Disse a vovó a nos alertar:

– Se cuidem e cuidem! Providenciem esse amor extra. Façam urgente esses bebês minha gente. Vocês são os meus povos, vocês são minha descendência!

Sim, é isso mesmo, ela não está enganada.

As coordenadas mostraram e ainda mostram a nossa agonia. O desespero, o pavor é mesmo grande, foi, está sendo e ainda será. Essa faixa de terras emersas só pode mesmo ser a invisível ligação trans-ancestral entre a grande floresta verde e o grande Ártico e arredores.
São lugares de elevado nível de energia. São sítios mais que sagrados.
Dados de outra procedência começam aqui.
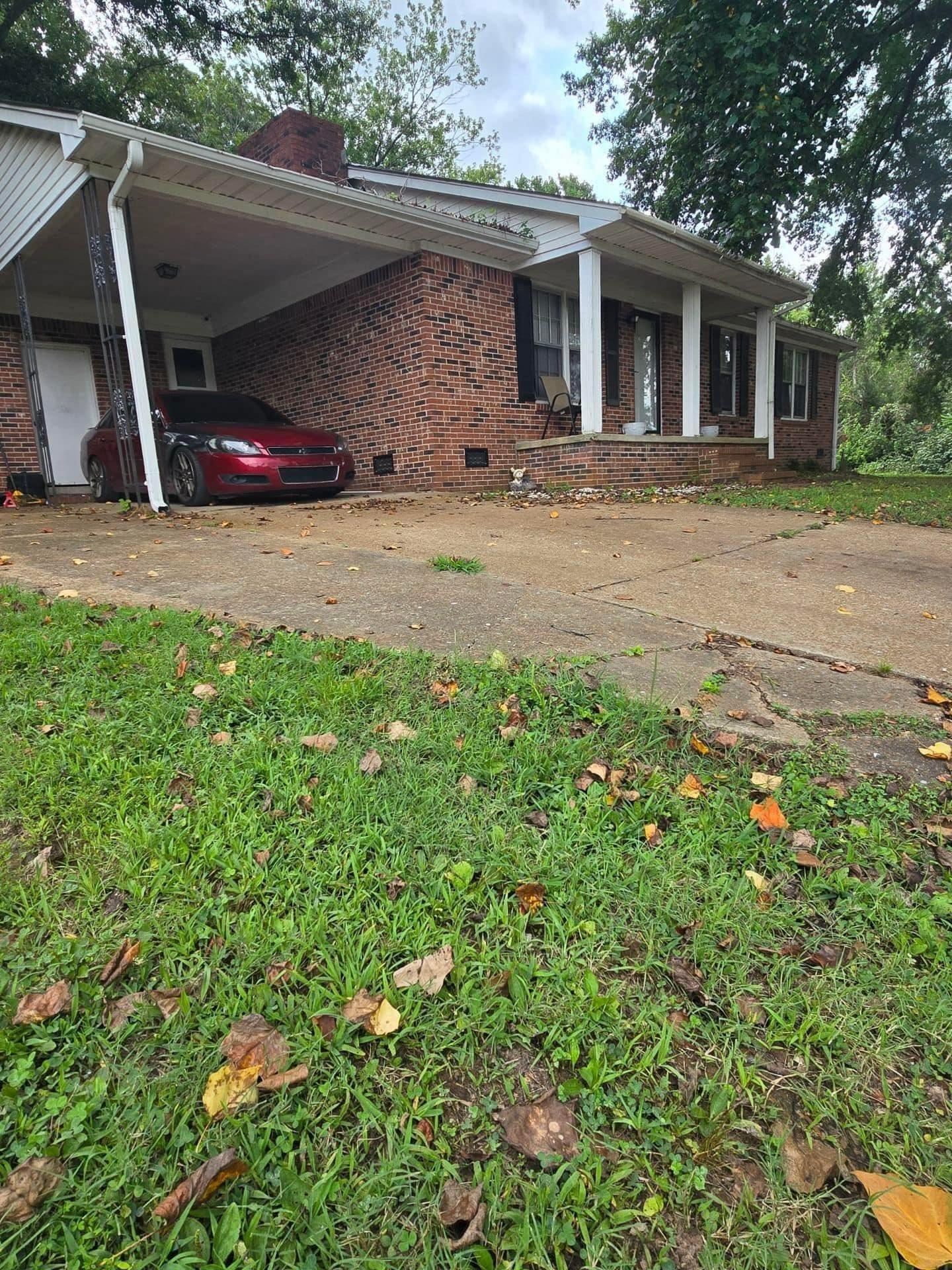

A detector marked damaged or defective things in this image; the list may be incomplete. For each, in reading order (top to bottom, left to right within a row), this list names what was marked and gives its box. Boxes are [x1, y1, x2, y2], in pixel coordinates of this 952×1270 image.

cracked concrete [0, 495, 947, 757]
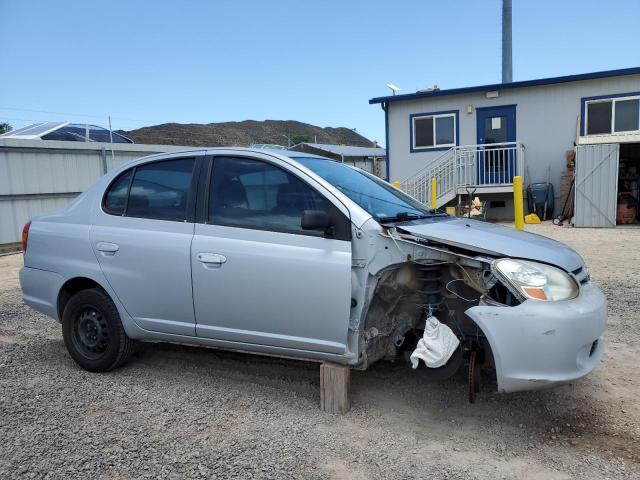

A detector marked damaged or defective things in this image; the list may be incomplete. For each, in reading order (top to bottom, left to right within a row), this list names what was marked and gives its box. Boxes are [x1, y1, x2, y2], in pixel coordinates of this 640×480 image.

damaged front end [350, 219, 604, 400]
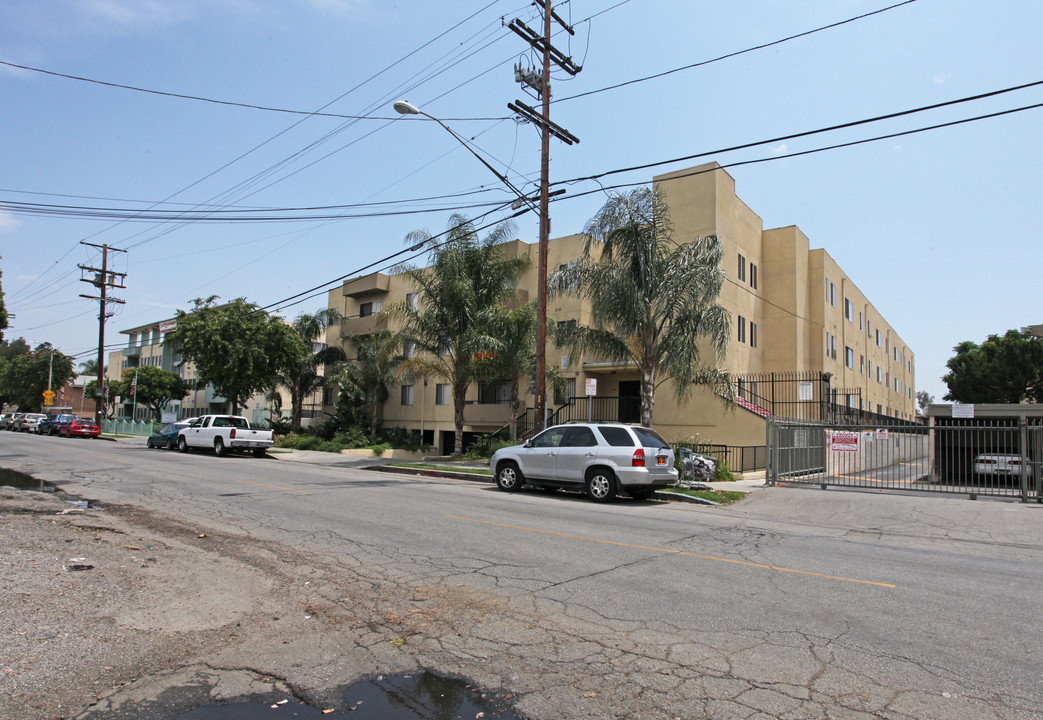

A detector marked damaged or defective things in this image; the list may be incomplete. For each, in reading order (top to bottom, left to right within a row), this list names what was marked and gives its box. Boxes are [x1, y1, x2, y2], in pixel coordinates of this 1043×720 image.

cracked pavement [2, 432, 1043, 717]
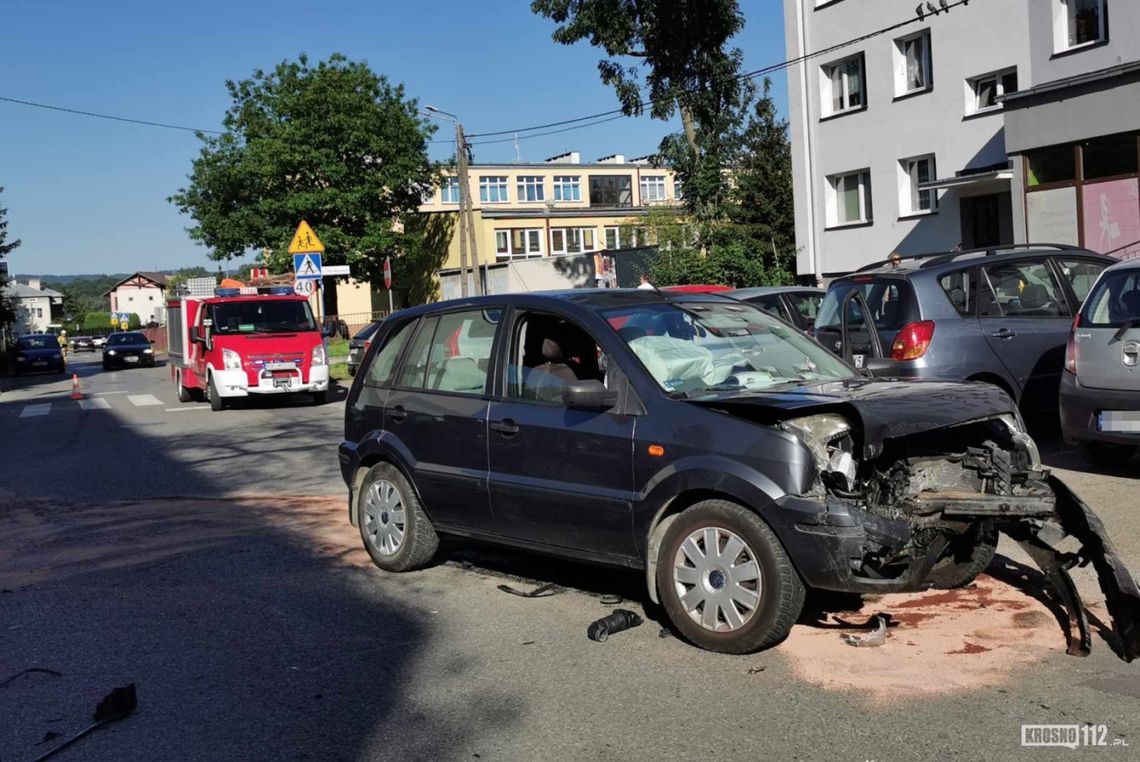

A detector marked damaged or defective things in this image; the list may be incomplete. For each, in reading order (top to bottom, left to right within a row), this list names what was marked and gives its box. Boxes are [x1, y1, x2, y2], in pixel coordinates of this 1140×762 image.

severely damaged ford [338, 290, 1136, 660]
damaged hood [684, 378, 1012, 454]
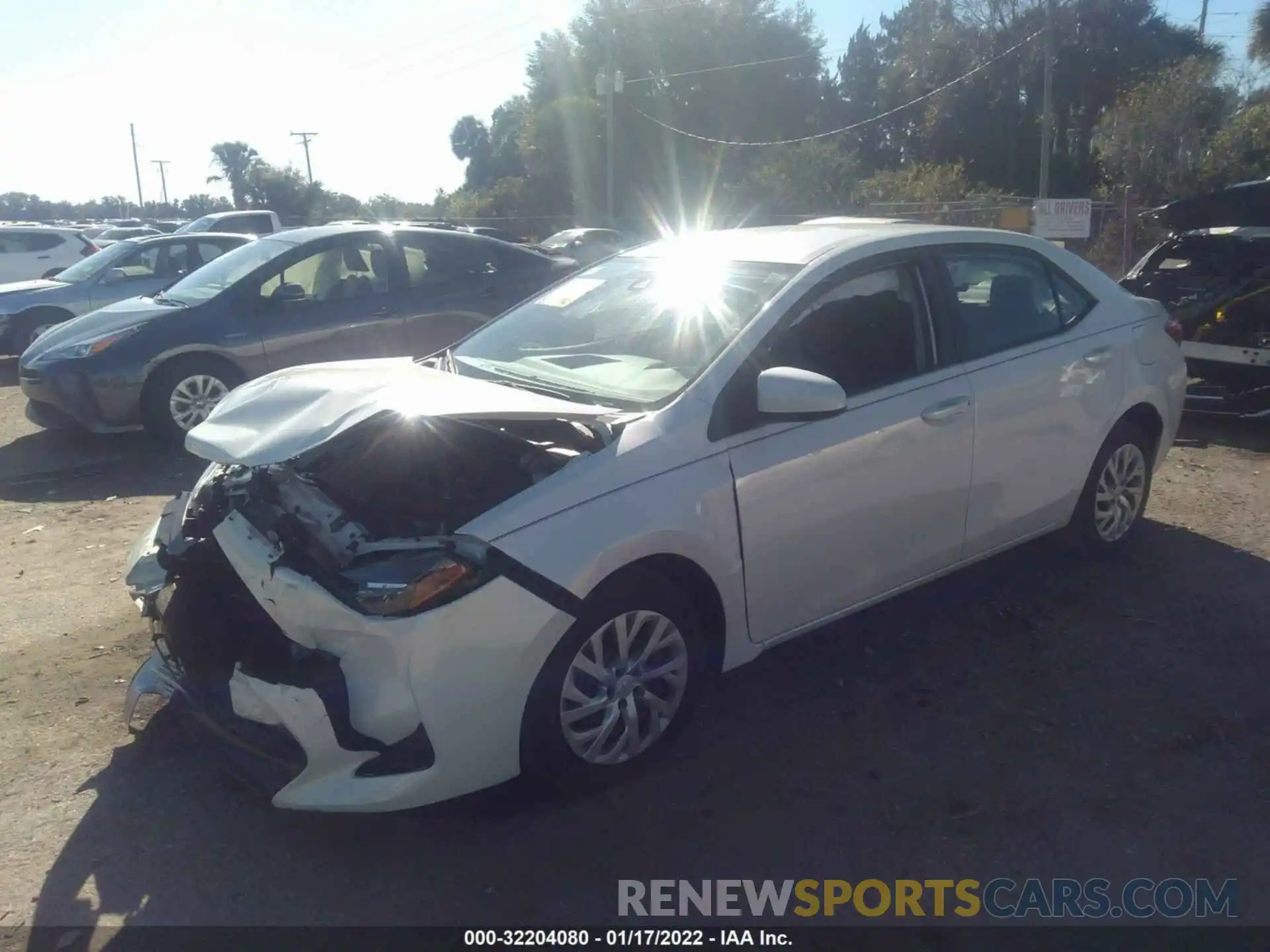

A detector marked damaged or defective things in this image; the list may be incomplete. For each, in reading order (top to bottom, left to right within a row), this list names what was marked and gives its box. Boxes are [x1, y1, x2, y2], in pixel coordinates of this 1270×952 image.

São segredos de luzes e tons diferentes, temperaturas que se complementam.

Antes disso tudo, vovó já atendeu outros cosmo-geoespaços. Agora tudo parece confuso mais uma vez, mas não está não. Agora só está um pouco mais delicado e ela sabe muito bem sobre catástrofes novas e antigas. Sim, ELA não está caducando ou confusa, ela não está surda ou paranoica. Vovó está atenta e trabalhando muito.

Sim é isso mesmo, ela não está sofrendo vertigem, ela não está sob efeito de remédios, ela não está adoentada. Sim, ela não está drogada ou sendo enganada. Sim, é isso mesmo a verdade, pois ela não está sendo manipulada, ela não está sendo mal assessorada.

Vovó não é mal educada.

Sim, isso é mesmo verdade pois ela não está sendo vítima de nada, como populismos e outros venenos. É tudo mesmo verdade pois ela não foi colonizada e não espera ser canonizada.

Ela não foi capturada ou adestrada pelo neo-liberalismo. Ela não foi abduzida ou induzida a pensar apenas em dinheiro. Ela não tem o desejo incontrolável de construir impérios, de ter muitas coisas. É isso mesmo a verdade, a Vovó universal é quem ouve, sente e vê os efeitos dos imperialismos nas terras onde seus netos viverão para sempre.
É vovó quem fala e sua fala salva essa última geração que está fértil. Ainda há vidas saudáveis para se continuar.

Essa última geração é de genes saudáveis, de gentes guerreiras, como se deve ser. Vovó estacionou sobre nós, deu certo. Ela nos cercou por todos os lados, nos transformou em flor e nos colocou entre seus lábios. Vovó já nos pegou. Vovó já pagou a nossa dívida, nos afagou, nos transmutou, nos elevou e levou.

Vovó universal já nos curou, aconselhou, alimentou, nos derrubou do topo de todas as ilusões. Vovó nos deu visões, previsões, provisões, comunicações. Vovó venceu a luta, mas a luta continua. A luta é contínua pois é assim mesmo.
Vovó deixou mais amor. Ela nos deu um pote de mel e outro de fel para nós temperarmos a vida com equilíbrio. Vovó deixou o vovô, um remo indestrutível. Ela nos aconselhou para que nunca mais saiamos fora de nós mesmos e arrastemos todos para a lama da autodestruição.
O texto continua, a vida continua. Essa “poética” é para a tradução universal. É uma passagem ou uma fina lança invisível daquelas de caçar focas no Ártico, daquelas de caçar macacos no topo das gigantes árvores da Amazônia.

Isso foi escrito pelo tio Jaider Esbell para os anais publicáveis do Simpósio Ártico/Amazônia que iniciou em 2019, em Toronto, no Canadá. Venham parentes (indígenas artistas do Ártico)! Venham ver bem de perto o verde, a vida que há por aqui! Eu estou indo fazer amor com vocês, teremos os nossos bebês!
VIVA triunfamos mais uma vez e foi pelo amor das avós, vamos cuidar!